Entries taken from a collection
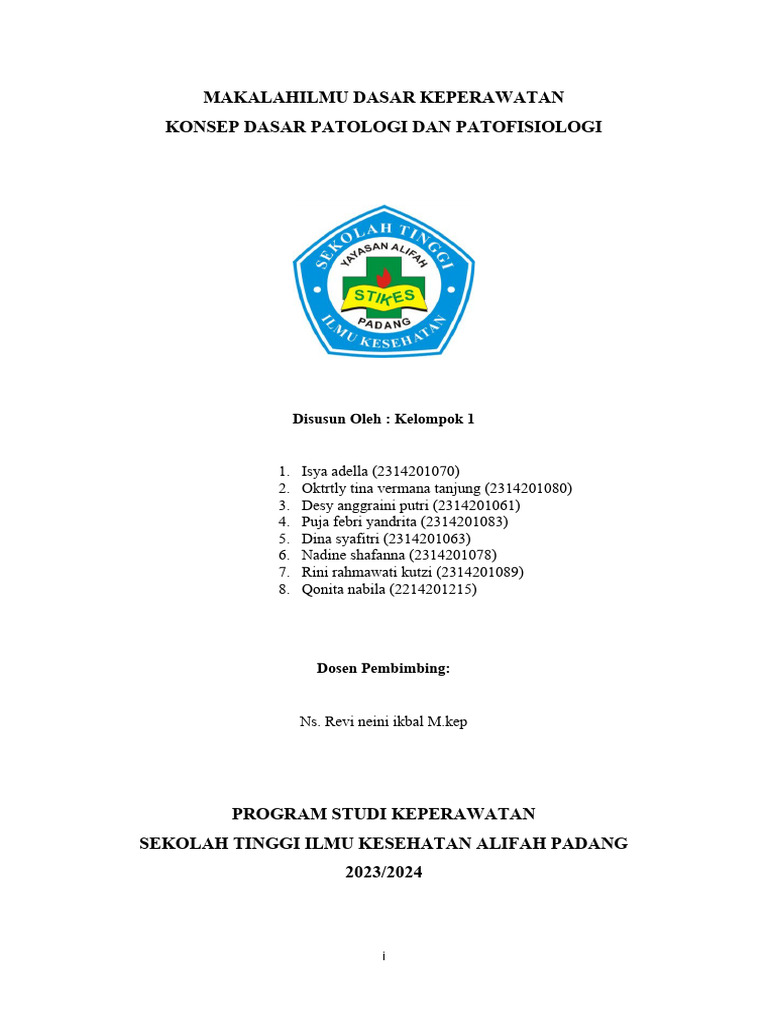 MAKALAHILMU DASAR KEPERAWATAN
KONSEP DASAR PATOLOGI DAN PATOFISIOLOGI

SEKOLAH TINGGI
YAYASAN ALIFAH
STIKES
PADANG
ILMU KESEHATAN

Disusun Oleh : Kelompok 1

1. Isya adella (2314201070)
2. Oktrtly tina vermana tanjung (2314201080)
3. Desy anggraini putri (2314201061)
4. Puja febri yandrita (2314201083)
5. Dina syafitri (2314201063)
6. Nadine shafanna (2314201078)
7. Rini rahmawati kutzi (2314201089)
8. Qonita nabila (2214201215)

Dosen Pembimbing:

Ns. Revi neini ikbal M.kep

PROGRAM STUDI KEPERAWATAN
SEKOLAH TINGGI ILMU KESEHATAN ALIFAH PADANG
2023/2024

i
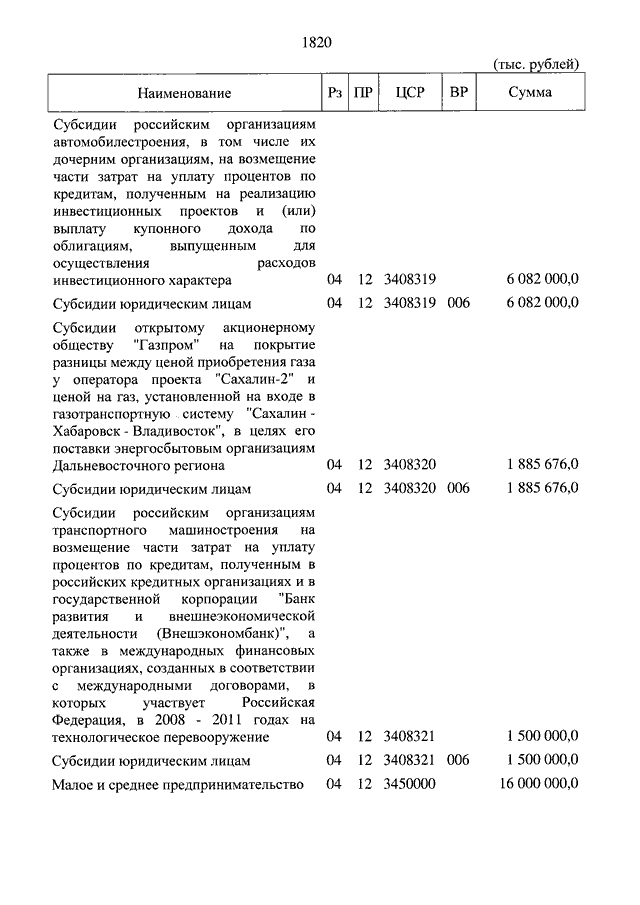 1820

(тыс. рублей)

| Наименование | Рз | ПР | ЦСР | ВР | Сумма |
|---|---|---|---|---|---|
| Субсидии российским организациям автомобилестроения, в том числе их дочерним организациям, на возмещение части затрат на уплату процентов по кредитам, полученным на реализацию инвестиционных проектов и (или) выплату купонного дохода по облигациям, выпущенным для осуществления расходов инвестиционного характера | 04 | 12 | 3408319 | | 6 082 000,0 |
| Субсидии юридическим лицам | 04 | 12 | 3408319 | 006 | 6 082 000,0 |
| Субсидии открытому акционерному обществу "Газпром" на покрытие разницы между ценой приобретения газа у оператора проекта "Сахалин-2" и ценой на газ, установленной на входе в газотранспортную систему "Сахалин - Хабаровск - Владивосток", в целях его поставки энергосбытовым организациям Дальневосточного региона | 04 | 12 | 3408320 | | 1 885 676,0 |
| Субсидии юридическим лицам | 04 | 12 | 3408320 | 006 | 1 885 676,0 |
| Субсидии российским организациям транспортного машиностроения на возмещение части затрат на уплату процентов по кредитам, полученным в российских кредитных организациях и в государственной корпорации "Банк развития и внешнеэкономической деятельности (Внешэкономбанк)", а также в международных финансовых организациях, созданных в соответствии с международными договорами, в которых участвует Российская Федерация, в 2008 - 2011 годах на технологическое перевооружение | 04 | 12 | 3408321 | | 1 500 000,0 |
| Субсидии юридическим лицам | 04 | 12 | 3408321 | 006 | 1 500 000,0 |
| Малое и среднее предпринимательство | 04 | 12 | 3450000 | | 16 000 000,0 |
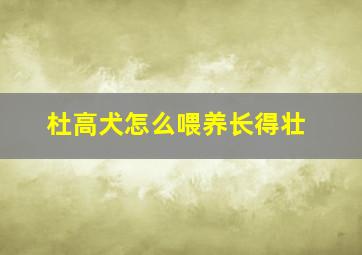 杜高犬怎么喂养长得壮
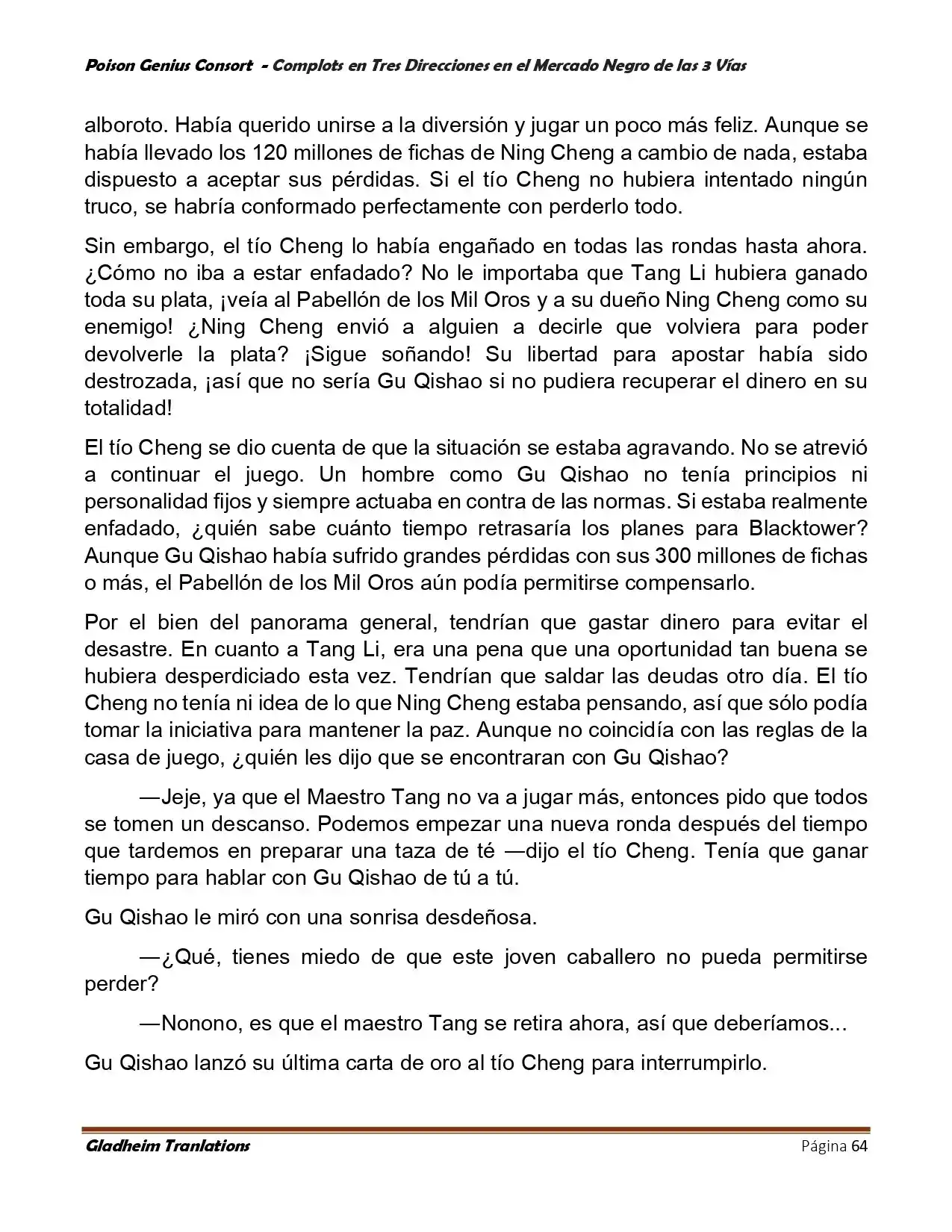 Poison Genius Consort - Complots en Tres Direcciones en el Mercado Negro de las 3 Vías

alboroto. Había querido unirse a la diversión y jugar un poco más feliz. Aunque se había llevado los 120 millones de fichas de Ning Cheng a cambio de nada, estaba dispuesto a aceptar sus pérdidas. Si el tío Cheng no hubiera intentado ningún truco, se habría conformado perfectamente con perderlo todo.

Sin embargo, el tío Cheng lo había engañado en todas las rondas hasta ahora. ¿Cómo no iba a estar enfadado? No le importaba que Tang Li hubiera ganado toda su plata, ¡veía al Pabellón de los Mil Oros y a su dueño Ning Cheng como su enemigo! ¿Ning Cheng envió a alguien a decirle que volviera para poder devolverle la plata? ¡Sigue soñando! Su libertad para apostar había sido destrozada, ¡así que no sería Gu Qishao si no pudiera recuperar el dinero en su totalidad!

El tío Cheng se dio cuenta de que la situación se estaba agravando. No se atrevió a continuar el juego. Un hombre como Gu Qishao no tenía principios ni personalidad fijos y siempre actuaba en contra de las normas. Si estaba realmente enfadado, ¿quién sabe cuánto tiempo retrasaría los planes para Blacktower? Aunque Gu Qishao había sufrido grandes pérdidas con sus 300 millones de fichas o más, el Pabellón de los Mil Oros aún podía permitirse compensarlo.

Por el bien del panorama general, tendrían que gastar dinero para evitar el desastre. En cuanto a Tang Li, era una pena que una oportunidad tan buena se hubiera desperdiciado esta vez. Tendrían que saldar las deudas otro día. El tío Cheng no tenía ni idea de lo que Ning Cheng estaba pensando, así que sólo podía tomar la iniciativa para mantener la paz. Aunque no coincidía con las reglas de la casa de juego, ¿quién les dijo que se encontraran con Gu Qishao?

—Jeje, ya que el Maestro Tang no va a jugar más, entonces pido que todos se tomen un descanso. Podemos empezar una nueva ronda después del tiempo que tardemos en preparar una taza de té —dijo el tío Cheng. Tenía que ganar tiempo para hablar con Gu Qishao de tú a tú.

Gu Qishao le miró con una sonrisa desdeñosa.

—¿Qué, tienes miedo de que este joven caballero no pueda permitirse perder?

—Nonono, es que el maestro Tang se retira ahora, así que deberíamos...

Gu Qishao lanzó su última carta de oro al tío Cheng para interrumpirlo.

Gladheim Tranlations Página 64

Task to carry out: Leave the pictures out, and transcribe exactly the lines above starting at the one that contains "000 000,0 |" and ending at the one that contains "El tío Cheng se".

Response to this task:
| Малое и среднее предпринимательство | 04 | 12 | 3450000 | | 16 000 000,0 |
 杜高犬怎么喂养长得壮
 Poison Genius Consort - Complots en Tres Direcciones en el Mercado Negro de las 3 Vías

alboroto. Había querido unirse a la diversión y jugar un poco más feliz. Aunque se había llevado los 120 millones de fichas de Ning Cheng a cambio de nada, estaba dispuesto a aceptar sus pérdidas. Si el tío Cheng no hubiera intentado ningún truco, se habría conformado perfectamente con perderlo todo.

Sin embargo, el tío Cheng lo había engañado en todas las rondas hasta ahora. ¿Cómo no iba a estar enfadado? No le importaba que Tang Li hubiera ganado toda su plata, ¡veía al Pabellón de los Mil Oros y a su dueño Ning Cheng como su enemigo! ¿Ning Cheng envió a alguien a decirle que volviera para poder devolverle la plata? ¡Sigue soñando! Su libertad para apostar había sido destrozada, ¡así que no sería Gu Qishao si no pudiera recuperar el dinero en su totalidad!

El tío Cheng se dio cuenta de que la situación se estaba agravando. No se atrevió a continuar el juego. Un hombre como Gu Qishao no tenía principios ni personalidad fijos y siempre actuaba en contra de las normas. Si estaba realmente enfadado, ¿quién sabe cuánto tiempo retrasaría los planes para Blacktower? Aunque Gu Qishao había sufrido grandes pérdidas con sus 300 millones de fichas o más, el Pabellón de los Mil Oros aún podía permitirse compensarlo.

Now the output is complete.